"You can't fit a square peg into a round hole."
We've all heard that expression, and as teachers we tend to classify children as round or square - they fit in the hole or they don't, they understand or they don't.
But what about the children who don't fit in either category? The ones who don't follow either path.
Last week, during a lesson on social media, I asked a 6th class how they would describe Twitter to someone who had never heard of it before.
The answer from the boy waving his hand in the back of the room? "Very, very carefully."
After the laughter stopped, I rephrased the question and the same child was able to provide the answer I was seeking. He understood the question, he knew the answer, and he knew exactly what I was looking to hear. But he chose to take it in a different direction. He is not round, he is not square - he is a triangle.
Did this child's answer benefit the class? Probably, because it forced me to use precise verbiage. The second time I asked the question I knew that every child in the room understood it.
Triangles are creative, bright, add dimension to our classroom, and cause us to be a bit more thoughtful in what we say and do.

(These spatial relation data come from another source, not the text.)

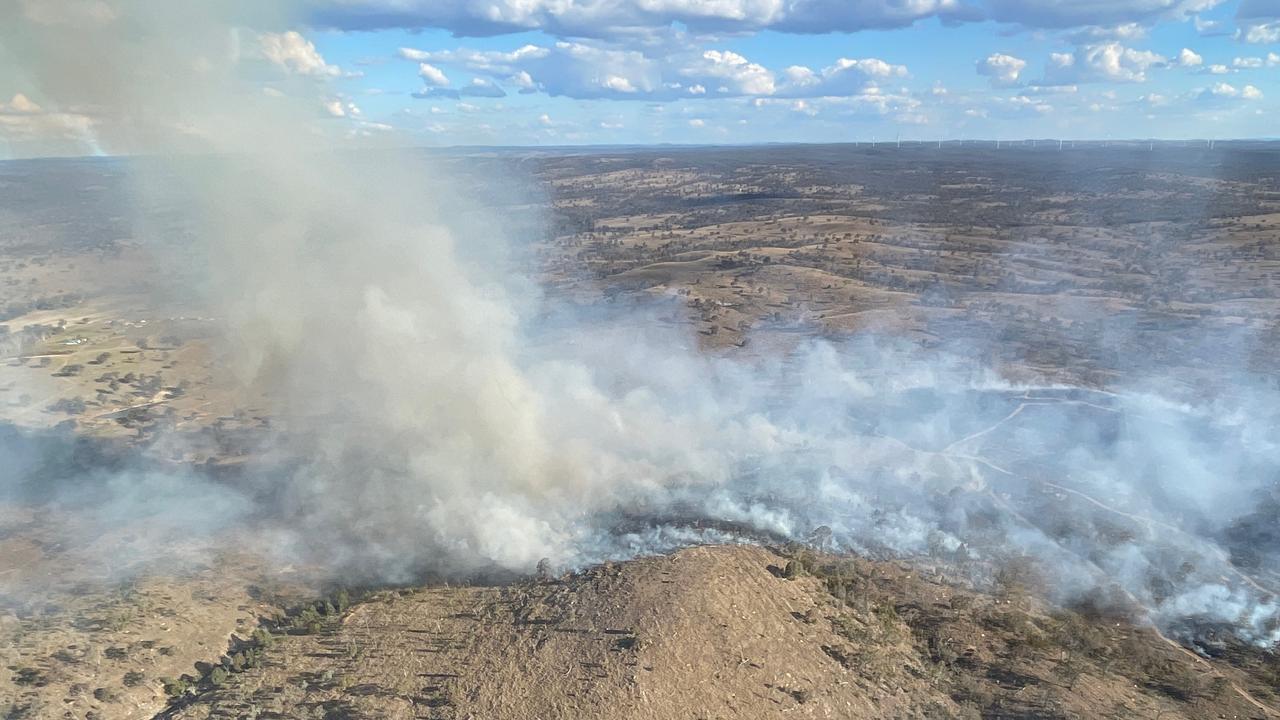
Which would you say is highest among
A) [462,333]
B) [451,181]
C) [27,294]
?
[451,181]

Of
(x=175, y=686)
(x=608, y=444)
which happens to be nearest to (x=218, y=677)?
(x=175, y=686)

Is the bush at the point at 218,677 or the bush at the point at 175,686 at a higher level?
the bush at the point at 218,677

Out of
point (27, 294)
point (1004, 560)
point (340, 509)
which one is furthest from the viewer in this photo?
point (27, 294)

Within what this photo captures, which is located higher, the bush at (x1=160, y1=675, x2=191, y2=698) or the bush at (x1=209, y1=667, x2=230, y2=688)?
the bush at (x1=209, y1=667, x2=230, y2=688)

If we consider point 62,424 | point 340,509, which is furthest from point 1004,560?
point 62,424

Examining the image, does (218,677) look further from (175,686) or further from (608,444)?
(608,444)

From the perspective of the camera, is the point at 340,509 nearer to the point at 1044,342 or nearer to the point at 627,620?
the point at 627,620

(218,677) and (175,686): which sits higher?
(218,677)

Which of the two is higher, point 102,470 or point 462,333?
point 462,333

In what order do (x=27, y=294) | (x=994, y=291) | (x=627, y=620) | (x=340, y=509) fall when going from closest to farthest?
(x=627, y=620)
(x=340, y=509)
(x=994, y=291)
(x=27, y=294)

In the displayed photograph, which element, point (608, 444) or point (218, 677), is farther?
point (608, 444)

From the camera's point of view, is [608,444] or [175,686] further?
[608,444]
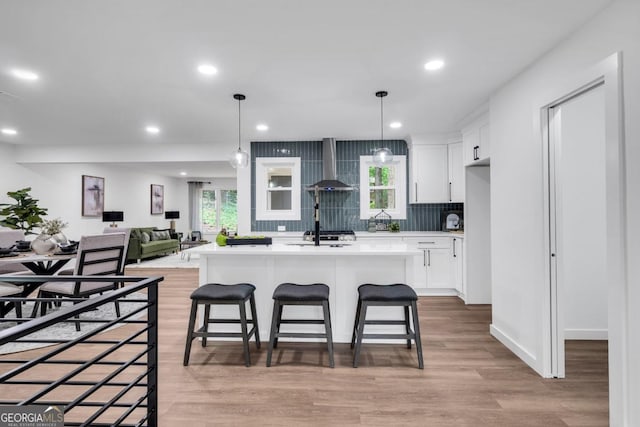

They also take our classes off on tangential romps, they hijack focus, they disrupt.
Our job is to harness the triangles and aim their energy into the task at hand. Much easier said than done. Triangles don't always respond to traditional teacher tactics, and more often than not they delight in the attention they bring to themselves. It's challenging, especially when we have to admit that a student noticed a facet of our question/lesson/activity that we failed to foresee.
But that is the beauty of the triangles.
By causing us to consider another meaning, another opinion, another path, they figuratively push the button that prompts us to reevaluate our thinking and our teaching.
Dealing with the triangles can be difficult and sometimes we do need to shut them down. But if we try to view them as an asset and can channel their triangleness in the right direction, it can benefit everyone in the room.
So the next time "that child" brings your lesson to a crashing halt - take a deep breath, think "Triangle!", grab the reins and hang on.
Look at the three linemen in the picture. Specifically the one furthest away.
Do you notice anything unusual?
My son sent me this picture with no explanation.
I was able to pick him out immediately - that child who gave rise to many sleepless nights, refined our parenting skills, caused us to consider carefully how we stated things, and taught us that a leap of faith - whether literal or figurative - can indeed end well.
He is not round, nor is he square. This child is our triangle.